35 yaş altı dönemde son derece seyrek olarak karşılaşılan meme kanserine yakalanma riskinin yaşla birlikte arttığı bilinmektedir. Çoğu meme kanseri 50 yaşın üstünde ortaya çıkmaktadır.

Araştırmalar aşağıdaki durumlarda meme kanseri riskinin yükseldiğini ortaya koymaktadır:

Haberin Devamı

*Daha önce meme kanseri gelişmiş kişiler

*Aile öyküsü: Anne, kız, ya da kız kardeşte özellikle de genç yaşta meme kanseri öyküsü olan kişilerde meme kanserine yakalanma riski artmaktadır.

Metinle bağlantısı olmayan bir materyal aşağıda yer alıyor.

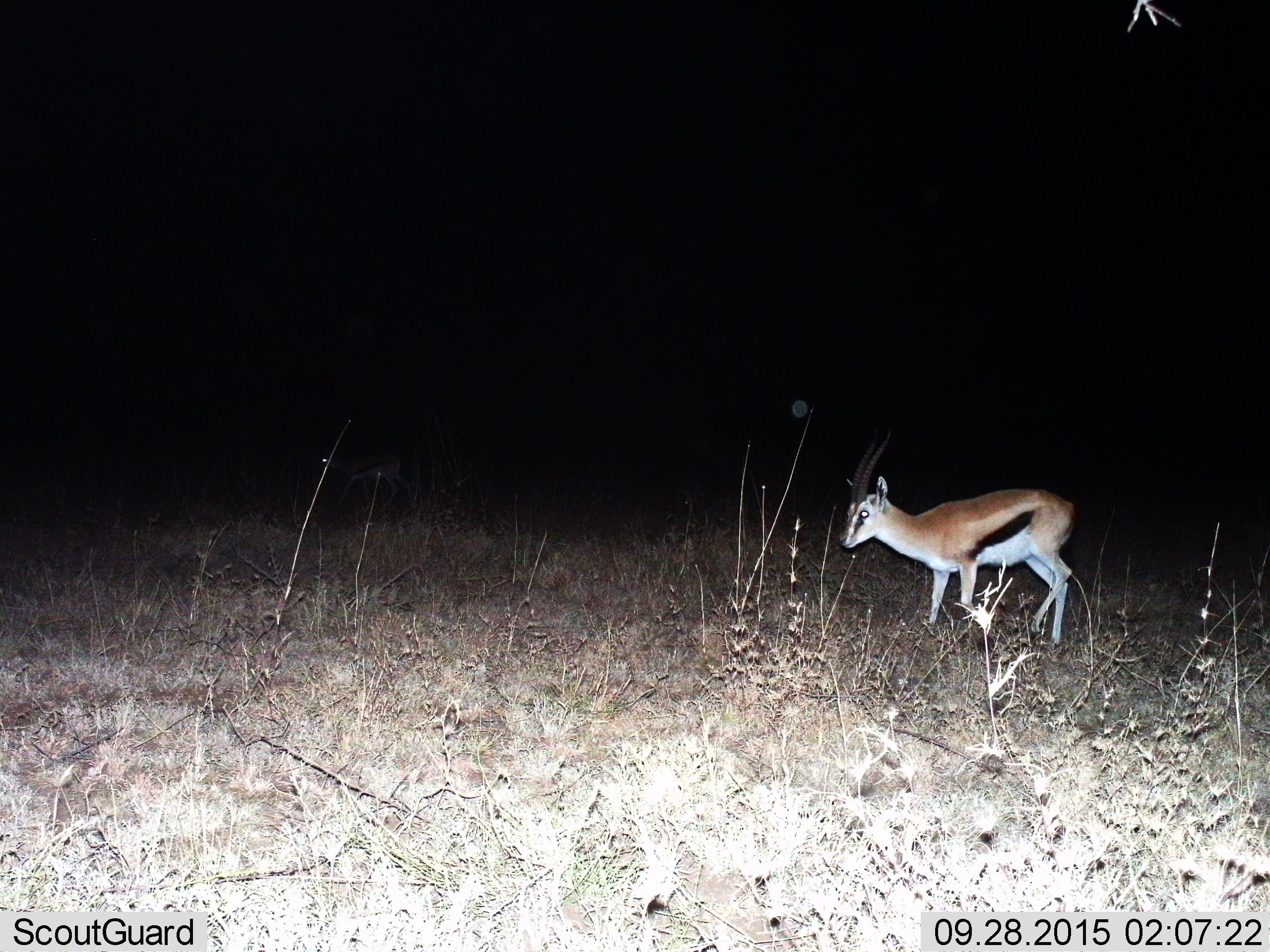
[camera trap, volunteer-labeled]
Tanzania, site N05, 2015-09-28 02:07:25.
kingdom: Animalia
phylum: Chordata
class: Mammalia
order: Artiodactyla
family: Bovidae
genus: Eudorcas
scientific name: Eudorcas thomsonii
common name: thomson's gazelle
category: gazellethomsons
Gazellethomsons (thomson's gazelle) (Eudorcas thomsonii), count 1. Behavior (volunteer vote fractions): standing 33%, resting 0%, moving 67%, interacting 0%. Young present (vote fraction): 11%. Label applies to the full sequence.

*Genetik: BRCA1 ve BRCA2 gibi meme kanseri ile ilişkili olduğu gösterilmiş bazı genlerdeki değişikliklerin kanser oluşumuna yol açtığı bilinmektedir. Bazı durumlarda ilgili genleri inceleyen genetik testlerden tarama amacıyla yararlanılabilmektedir.

Meme kanseri

Mamografiye dair...

Meme ultrasonografisi, tamamlayıcı tetkik veya erken yaşlarda radyasyon yönünden avantaj sağladığı için kullanılabilir. Meme muayenesinin yapılabileceği en ideal zaman; adet bitiminin hemen ilk günleridir. Bu günlerde memeler ödemini ve gerginliğini yitirirler. Bu sebep dolayısıyla en kolay muayene dönemi oluştururlar. Şayet kadın menopoz döneminde ise ya da rahim operasyonu geçirmiş ise kolay hatırlanması bakımından her ayın ilk haftası muayene tarihi olarak tercih edilmelidir.

Kendi kendine meme muayenesi gözle ve elle uygulanmalıdır. Bu uygulamalar ayakta ve yatarak gerçekleştirilebilir. Her iki durumda da memenin kendisi, meme başları, meme derisi, meme altı bölgeleri ve koltuk altları titiz bir şekilde muayene edilmelidir.

Aşağıdaki belirtilerden en az biri dahi mevcut ise, kişi vakit kaybetmeden bir doktora görünmelidir:

*Memede ya da koltuk altında ele gelen kitle, sertlik veya şişlik

*Meme başından akıntı, kanlı ya da şeffaf renkli

*Meme başında içe doğru çekilme, çökme ya da şekil bozukluğu

*Meme başı derisinde değişiklikler; soyulma, kabuklanma gibi

*Meme cildinde yara ya da kızarıklık

*Meme cildinde ödem, şişlik ve içe doğru çekintiler olması

*Memede büyüme, şekil bozukluğu veya asimetri ya da renginde değişiklik (kızarıklık vs.).